Some similar sense of disruption and disconnection is currently being experienced by the world in its dealings with Donald Trump’s Washington. For many normal service with the United States started suffering disruption last November and “went down” on the day Mr Trump was inaugurated. There is no sign or sense that “normal service” will be resumed.

The new President apparently thrives on chaos and friction. He has had time to hone his approach. He is an experienced and practised political hand. He has publicly considered running for the White House at every election since the late 1980s. Twice he has considered running for Governor of New York. For many years he has provided political comment and expressed views on a range of public policy issues. For a long time Donald Trump has taken the idea of running for and holding public office very seriously indeed. It is not his fault if others at home and abroad have not taken him seriously.

The World needs to restore a connection to Washington, stop shouting and listen to what the President is saying and doing. The travel controls, for example, are temporary. Mr Trump has frequently said he wants better relations with President Putin but they “may or may not get on and I’d put it at no better than 50 per cent that we will”. More than any other person in public life people hear what they want to from the President, and that frequently is not all of what he actually says.

In the UK Theresa May has got the UK back on-line after the huge disruption caused by David Cameron’s EU Referendum. As with Donald Trump in the Brexit/Article 50 debate people hear what they want to.
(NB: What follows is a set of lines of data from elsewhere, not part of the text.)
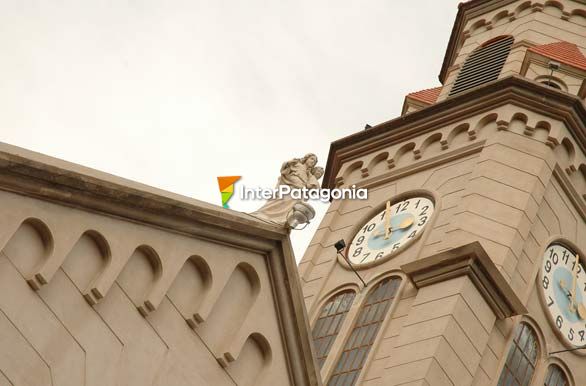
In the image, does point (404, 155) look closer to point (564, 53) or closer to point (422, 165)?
point (422, 165)

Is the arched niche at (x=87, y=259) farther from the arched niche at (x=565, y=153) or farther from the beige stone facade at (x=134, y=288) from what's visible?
the arched niche at (x=565, y=153)

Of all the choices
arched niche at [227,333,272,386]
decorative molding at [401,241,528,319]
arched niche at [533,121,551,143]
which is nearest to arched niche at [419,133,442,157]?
arched niche at [533,121,551,143]

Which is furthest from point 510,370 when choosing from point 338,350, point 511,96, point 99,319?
point 99,319

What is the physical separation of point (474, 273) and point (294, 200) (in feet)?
25.0

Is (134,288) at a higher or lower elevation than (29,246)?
higher

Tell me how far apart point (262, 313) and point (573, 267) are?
1351cm

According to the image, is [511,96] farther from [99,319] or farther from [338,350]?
[99,319]

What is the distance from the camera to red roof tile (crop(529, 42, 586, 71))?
3547cm

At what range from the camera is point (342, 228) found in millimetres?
33219

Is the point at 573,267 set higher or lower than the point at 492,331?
higher

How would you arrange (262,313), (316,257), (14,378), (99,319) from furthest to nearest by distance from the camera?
(316,257) → (262,313) → (99,319) → (14,378)

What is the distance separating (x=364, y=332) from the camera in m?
29.1

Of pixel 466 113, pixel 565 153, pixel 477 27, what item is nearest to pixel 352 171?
pixel 466 113

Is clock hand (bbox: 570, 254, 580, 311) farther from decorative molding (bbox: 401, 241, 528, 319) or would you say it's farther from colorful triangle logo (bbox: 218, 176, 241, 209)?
colorful triangle logo (bbox: 218, 176, 241, 209)
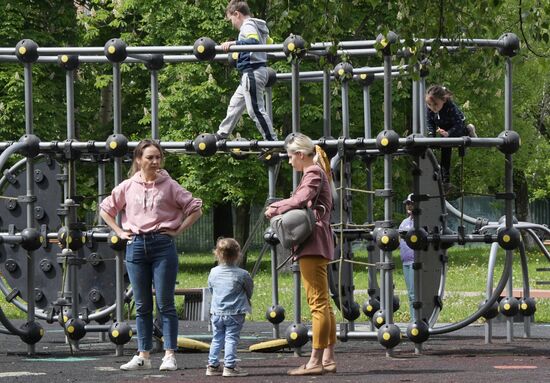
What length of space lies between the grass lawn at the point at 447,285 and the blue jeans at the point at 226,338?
318 inches

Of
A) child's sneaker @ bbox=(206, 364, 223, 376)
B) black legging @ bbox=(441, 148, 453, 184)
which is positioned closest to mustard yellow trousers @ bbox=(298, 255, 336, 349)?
child's sneaker @ bbox=(206, 364, 223, 376)

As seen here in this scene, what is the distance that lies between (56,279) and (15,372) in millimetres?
4001

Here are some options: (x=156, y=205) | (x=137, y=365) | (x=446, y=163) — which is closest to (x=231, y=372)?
(x=137, y=365)

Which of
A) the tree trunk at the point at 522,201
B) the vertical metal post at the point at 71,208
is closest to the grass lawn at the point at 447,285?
the tree trunk at the point at 522,201

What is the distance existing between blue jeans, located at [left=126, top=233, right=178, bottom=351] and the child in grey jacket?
13.1 inches

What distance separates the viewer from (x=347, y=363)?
12.4m

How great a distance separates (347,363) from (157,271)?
6.21ft

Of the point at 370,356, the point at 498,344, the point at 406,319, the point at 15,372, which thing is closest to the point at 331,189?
the point at 370,356

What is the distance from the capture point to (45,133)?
3444 cm

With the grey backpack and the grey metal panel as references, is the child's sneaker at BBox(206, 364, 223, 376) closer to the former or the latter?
the grey backpack

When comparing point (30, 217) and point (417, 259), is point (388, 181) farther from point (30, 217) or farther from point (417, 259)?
point (30, 217)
The Prime Minister inherited a towering and complicated political challenge that threatened the UK’s diplomatic and trade connections abroad, and severed bonds of connection and affection in families and communities up and down the country.

Mrs May’s approach to politics is the polar opposite to Donald Trump’s. She eschews the megaphone, marshals her information, checks her facts, and goes in for thoughtful and considered decisions. Carefully the Prime Minister is putting in place the building blocks to give the UK the best chance not only to keep its existing connections open but to hugely improve the country’s connectedness around the globe.

Staying connected is the key to success in all relationships. Thank goodness my email connection has been restored.